(Dataset entries)
----------
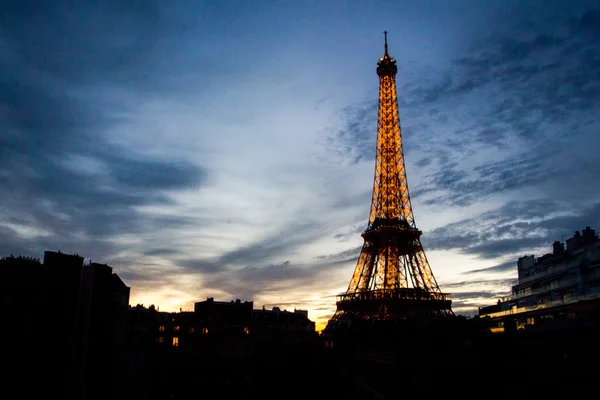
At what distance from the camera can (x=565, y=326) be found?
153 ft

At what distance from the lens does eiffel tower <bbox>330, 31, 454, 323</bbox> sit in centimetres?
9012

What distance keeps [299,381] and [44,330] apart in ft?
117

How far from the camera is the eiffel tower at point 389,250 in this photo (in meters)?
90.1

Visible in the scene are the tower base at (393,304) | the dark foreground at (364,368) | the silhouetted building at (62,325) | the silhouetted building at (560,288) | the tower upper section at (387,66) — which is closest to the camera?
the dark foreground at (364,368)

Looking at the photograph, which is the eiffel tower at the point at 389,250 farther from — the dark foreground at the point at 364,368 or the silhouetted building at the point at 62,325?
the silhouetted building at the point at 62,325

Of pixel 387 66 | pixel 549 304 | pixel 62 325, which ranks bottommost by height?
pixel 62 325

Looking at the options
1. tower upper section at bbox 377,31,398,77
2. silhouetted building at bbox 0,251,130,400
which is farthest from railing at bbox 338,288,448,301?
silhouetted building at bbox 0,251,130,400

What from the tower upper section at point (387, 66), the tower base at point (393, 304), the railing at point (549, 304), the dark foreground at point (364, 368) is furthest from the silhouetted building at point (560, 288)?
the tower upper section at point (387, 66)

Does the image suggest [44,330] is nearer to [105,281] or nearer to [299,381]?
[105,281]

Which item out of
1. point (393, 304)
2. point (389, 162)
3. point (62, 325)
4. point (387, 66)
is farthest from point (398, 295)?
point (62, 325)

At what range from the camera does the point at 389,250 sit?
9638cm

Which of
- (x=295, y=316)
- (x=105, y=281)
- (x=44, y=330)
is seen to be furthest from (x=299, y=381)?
(x=295, y=316)

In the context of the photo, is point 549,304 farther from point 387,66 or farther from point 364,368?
point 387,66

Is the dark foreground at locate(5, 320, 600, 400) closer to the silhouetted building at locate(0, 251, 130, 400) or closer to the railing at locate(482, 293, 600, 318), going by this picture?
the silhouetted building at locate(0, 251, 130, 400)
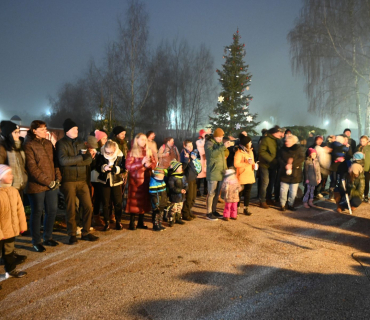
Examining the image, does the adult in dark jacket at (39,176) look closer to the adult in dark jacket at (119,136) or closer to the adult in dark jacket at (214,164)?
the adult in dark jacket at (119,136)

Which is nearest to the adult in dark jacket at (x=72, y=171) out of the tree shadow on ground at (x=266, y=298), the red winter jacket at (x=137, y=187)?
the red winter jacket at (x=137, y=187)

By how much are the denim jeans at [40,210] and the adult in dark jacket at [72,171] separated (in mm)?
237

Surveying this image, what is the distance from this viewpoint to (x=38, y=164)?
184 inches

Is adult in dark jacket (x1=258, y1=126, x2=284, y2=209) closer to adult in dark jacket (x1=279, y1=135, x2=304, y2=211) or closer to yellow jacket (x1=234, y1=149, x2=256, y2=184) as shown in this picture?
adult in dark jacket (x1=279, y1=135, x2=304, y2=211)

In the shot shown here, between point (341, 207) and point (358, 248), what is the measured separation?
268 centimetres

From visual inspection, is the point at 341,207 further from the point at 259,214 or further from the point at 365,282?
the point at 365,282

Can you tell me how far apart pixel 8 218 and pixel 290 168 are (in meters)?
6.49

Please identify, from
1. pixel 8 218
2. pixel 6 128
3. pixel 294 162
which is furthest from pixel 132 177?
pixel 294 162

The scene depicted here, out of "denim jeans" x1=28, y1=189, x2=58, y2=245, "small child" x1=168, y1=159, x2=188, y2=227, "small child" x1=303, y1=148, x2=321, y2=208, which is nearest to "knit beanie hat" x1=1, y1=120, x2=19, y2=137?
"denim jeans" x1=28, y1=189, x2=58, y2=245

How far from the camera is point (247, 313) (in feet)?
10.3

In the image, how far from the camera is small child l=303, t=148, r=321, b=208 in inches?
316

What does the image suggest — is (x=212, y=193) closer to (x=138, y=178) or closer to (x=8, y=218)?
(x=138, y=178)

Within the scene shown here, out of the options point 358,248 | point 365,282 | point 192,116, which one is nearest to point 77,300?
point 365,282

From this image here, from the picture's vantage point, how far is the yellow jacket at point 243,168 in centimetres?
717
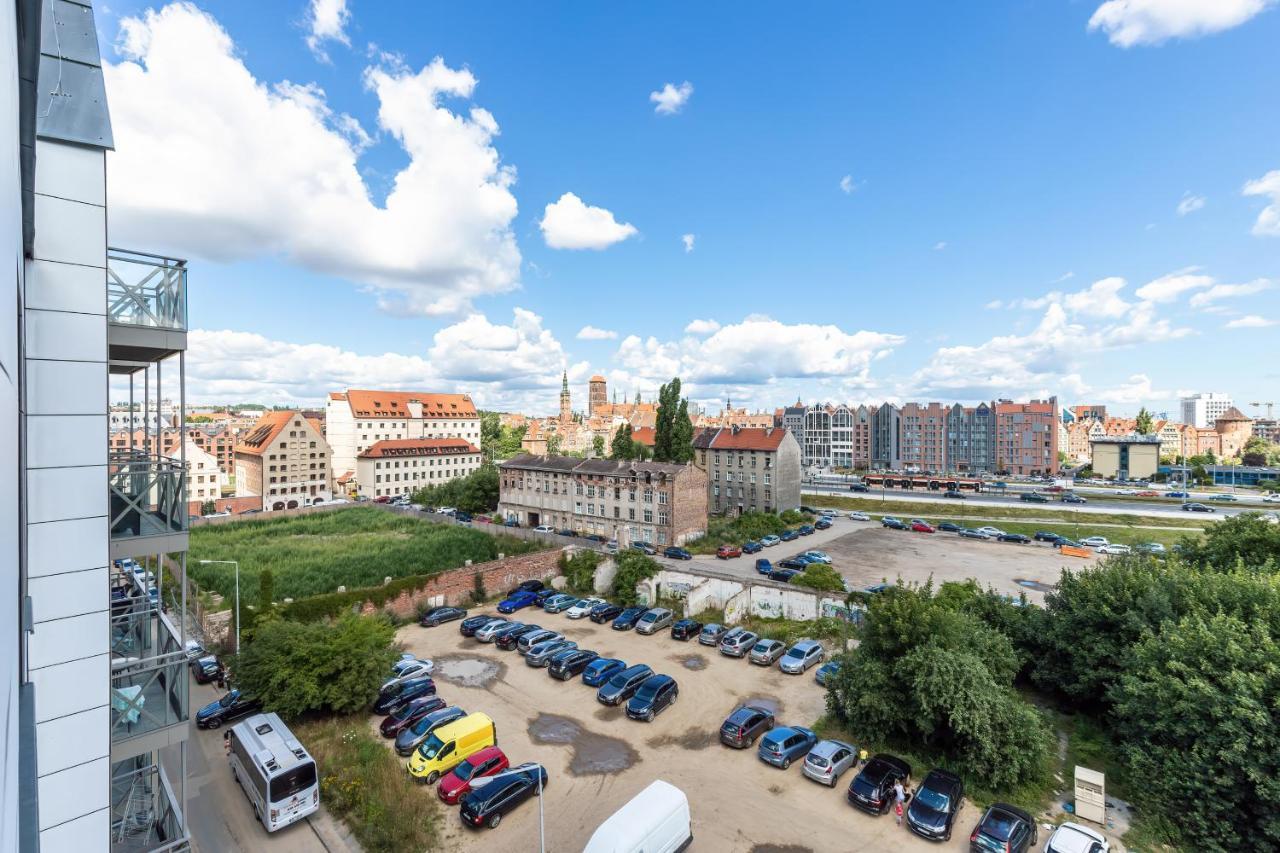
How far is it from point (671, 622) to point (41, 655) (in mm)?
24353

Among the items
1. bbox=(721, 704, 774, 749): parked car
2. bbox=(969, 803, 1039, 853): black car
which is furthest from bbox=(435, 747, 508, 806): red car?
bbox=(969, 803, 1039, 853): black car

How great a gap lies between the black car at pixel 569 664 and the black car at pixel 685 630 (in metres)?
4.43

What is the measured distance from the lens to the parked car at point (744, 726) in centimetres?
1673

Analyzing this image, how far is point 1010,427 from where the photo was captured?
94938 millimetres

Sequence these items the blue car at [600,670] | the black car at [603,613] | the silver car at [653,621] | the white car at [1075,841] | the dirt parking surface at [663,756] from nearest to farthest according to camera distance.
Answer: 1. the white car at [1075,841]
2. the dirt parking surface at [663,756]
3. the blue car at [600,670]
4. the silver car at [653,621]
5. the black car at [603,613]

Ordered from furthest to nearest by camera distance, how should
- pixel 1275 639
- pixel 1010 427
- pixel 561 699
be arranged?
pixel 1010 427 < pixel 561 699 < pixel 1275 639

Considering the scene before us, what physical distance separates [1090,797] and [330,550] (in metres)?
39.7

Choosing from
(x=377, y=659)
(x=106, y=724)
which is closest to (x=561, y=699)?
(x=377, y=659)

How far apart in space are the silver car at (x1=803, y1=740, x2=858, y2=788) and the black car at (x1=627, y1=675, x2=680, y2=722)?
16.5 ft

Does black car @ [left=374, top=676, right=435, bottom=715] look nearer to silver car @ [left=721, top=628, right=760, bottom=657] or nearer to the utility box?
silver car @ [left=721, top=628, right=760, bottom=657]

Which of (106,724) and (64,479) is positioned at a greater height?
(64,479)

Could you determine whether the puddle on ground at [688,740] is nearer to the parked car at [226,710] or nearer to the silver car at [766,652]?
the silver car at [766,652]

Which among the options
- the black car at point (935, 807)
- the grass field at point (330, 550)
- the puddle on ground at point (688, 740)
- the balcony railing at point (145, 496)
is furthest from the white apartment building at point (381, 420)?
the black car at point (935, 807)

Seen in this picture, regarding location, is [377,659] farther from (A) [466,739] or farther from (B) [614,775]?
(B) [614,775]
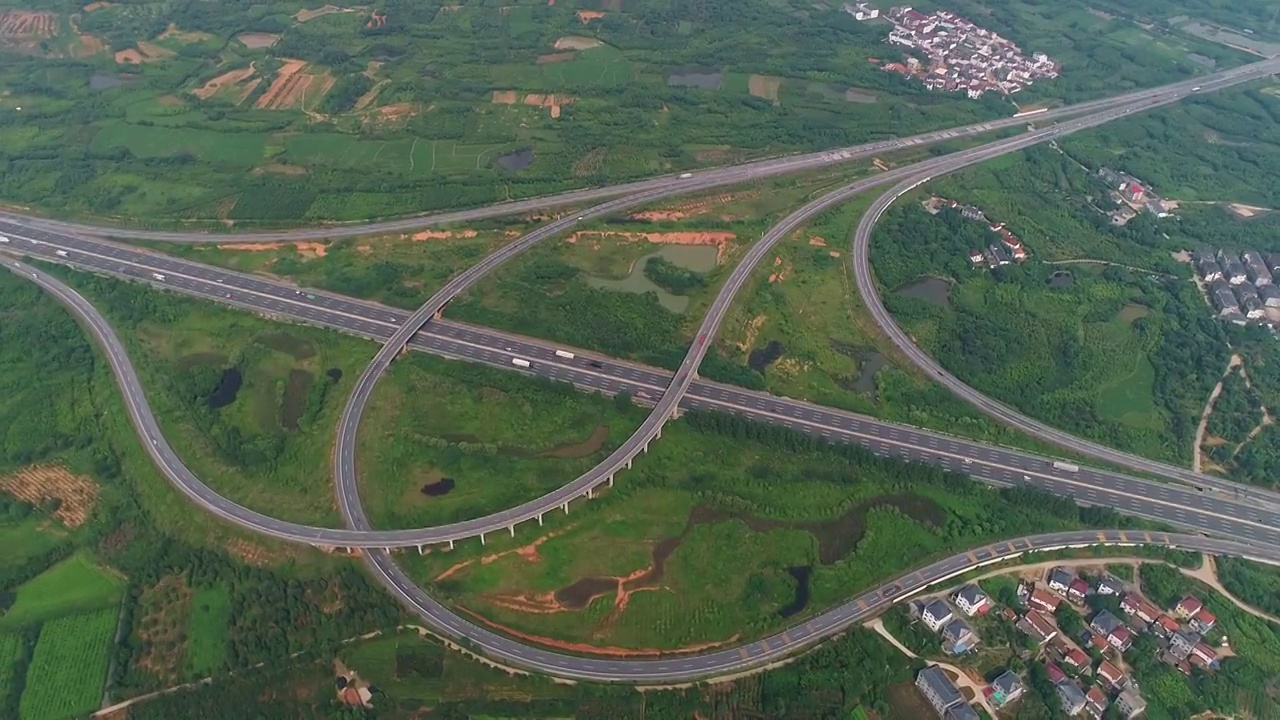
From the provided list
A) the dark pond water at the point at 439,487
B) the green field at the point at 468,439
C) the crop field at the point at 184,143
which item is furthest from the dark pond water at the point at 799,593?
the crop field at the point at 184,143

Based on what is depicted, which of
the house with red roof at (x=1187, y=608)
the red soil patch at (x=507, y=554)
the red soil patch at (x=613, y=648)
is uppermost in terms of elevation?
the house with red roof at (x=1187, y=608)

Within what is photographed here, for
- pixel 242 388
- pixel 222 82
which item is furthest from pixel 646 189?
pixel 222 82

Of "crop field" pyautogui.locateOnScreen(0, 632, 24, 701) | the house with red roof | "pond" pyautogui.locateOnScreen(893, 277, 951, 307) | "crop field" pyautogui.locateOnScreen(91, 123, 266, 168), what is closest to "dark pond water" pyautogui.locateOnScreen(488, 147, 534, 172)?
"crop field" pyautogui.locateOnScreen(91, 123, 266, 168)

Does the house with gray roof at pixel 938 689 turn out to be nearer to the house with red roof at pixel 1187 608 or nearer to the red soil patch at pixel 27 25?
the house with red roof at pixel 1187 608

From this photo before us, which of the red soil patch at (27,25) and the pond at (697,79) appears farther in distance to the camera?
the red soil patch at (27,25)

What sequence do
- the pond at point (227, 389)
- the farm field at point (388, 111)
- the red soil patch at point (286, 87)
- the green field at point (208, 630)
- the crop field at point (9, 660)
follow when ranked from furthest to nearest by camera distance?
1. the red soil patch at point (286, 87)
2. the farm field at point (388, 111)
3. the pond at point (227, 389)
4. the green field at point (208, 630)
5. the crop field at point (9, 660)

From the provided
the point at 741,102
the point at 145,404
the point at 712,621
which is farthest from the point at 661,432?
the point at 741,102
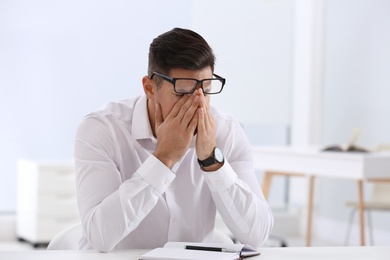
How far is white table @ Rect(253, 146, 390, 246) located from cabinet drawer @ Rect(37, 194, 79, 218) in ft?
4.43

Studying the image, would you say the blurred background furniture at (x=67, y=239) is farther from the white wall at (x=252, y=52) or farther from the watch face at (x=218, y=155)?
the white wall at (x=252, y=52)

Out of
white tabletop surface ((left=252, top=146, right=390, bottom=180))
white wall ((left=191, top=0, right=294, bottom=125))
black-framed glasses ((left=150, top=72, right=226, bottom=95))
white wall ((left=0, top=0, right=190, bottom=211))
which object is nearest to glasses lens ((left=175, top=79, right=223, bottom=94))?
black-framed glasses ((left=150, top=72, right=226, bottom=95))

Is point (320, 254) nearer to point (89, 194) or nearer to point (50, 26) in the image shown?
point (89, 194)

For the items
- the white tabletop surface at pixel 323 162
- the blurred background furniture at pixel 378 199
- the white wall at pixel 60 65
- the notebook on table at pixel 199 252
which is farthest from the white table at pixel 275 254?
the white wall at pixel 60 65

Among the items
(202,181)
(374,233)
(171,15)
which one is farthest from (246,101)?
(202,181)

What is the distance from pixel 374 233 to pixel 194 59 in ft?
13.4

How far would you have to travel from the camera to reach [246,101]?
6.57 metres

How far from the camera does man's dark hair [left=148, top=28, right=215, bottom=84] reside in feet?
7.08

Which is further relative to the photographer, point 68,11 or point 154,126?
point 68,11

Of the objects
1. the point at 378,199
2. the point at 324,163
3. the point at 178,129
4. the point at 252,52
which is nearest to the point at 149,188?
the point at 178,129

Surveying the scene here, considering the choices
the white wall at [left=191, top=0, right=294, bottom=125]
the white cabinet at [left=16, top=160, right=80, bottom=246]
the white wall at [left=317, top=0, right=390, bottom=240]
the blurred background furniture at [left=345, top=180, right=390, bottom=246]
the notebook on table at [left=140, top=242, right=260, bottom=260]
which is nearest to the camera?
the notebook on table at [left=140, top=242, right=260, bottom=260]

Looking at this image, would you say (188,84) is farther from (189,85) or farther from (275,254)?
(275,254)

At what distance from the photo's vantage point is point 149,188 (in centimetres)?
211

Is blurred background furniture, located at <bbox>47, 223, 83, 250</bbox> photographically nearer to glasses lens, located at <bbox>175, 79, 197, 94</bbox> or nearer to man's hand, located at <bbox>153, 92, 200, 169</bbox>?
man's hand, located at <bbox>153, 92, 200, 169</bbox>
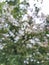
----------
(Task objective)
Please find every line above that contains the word "measured" and copy each one.

(Exercise output)
In the shot shown here, between point (341, 207) and point (358, 248), what is the measured separation?
What is the measured distance from the lens to the parked car at point (744, 726) in centimetres?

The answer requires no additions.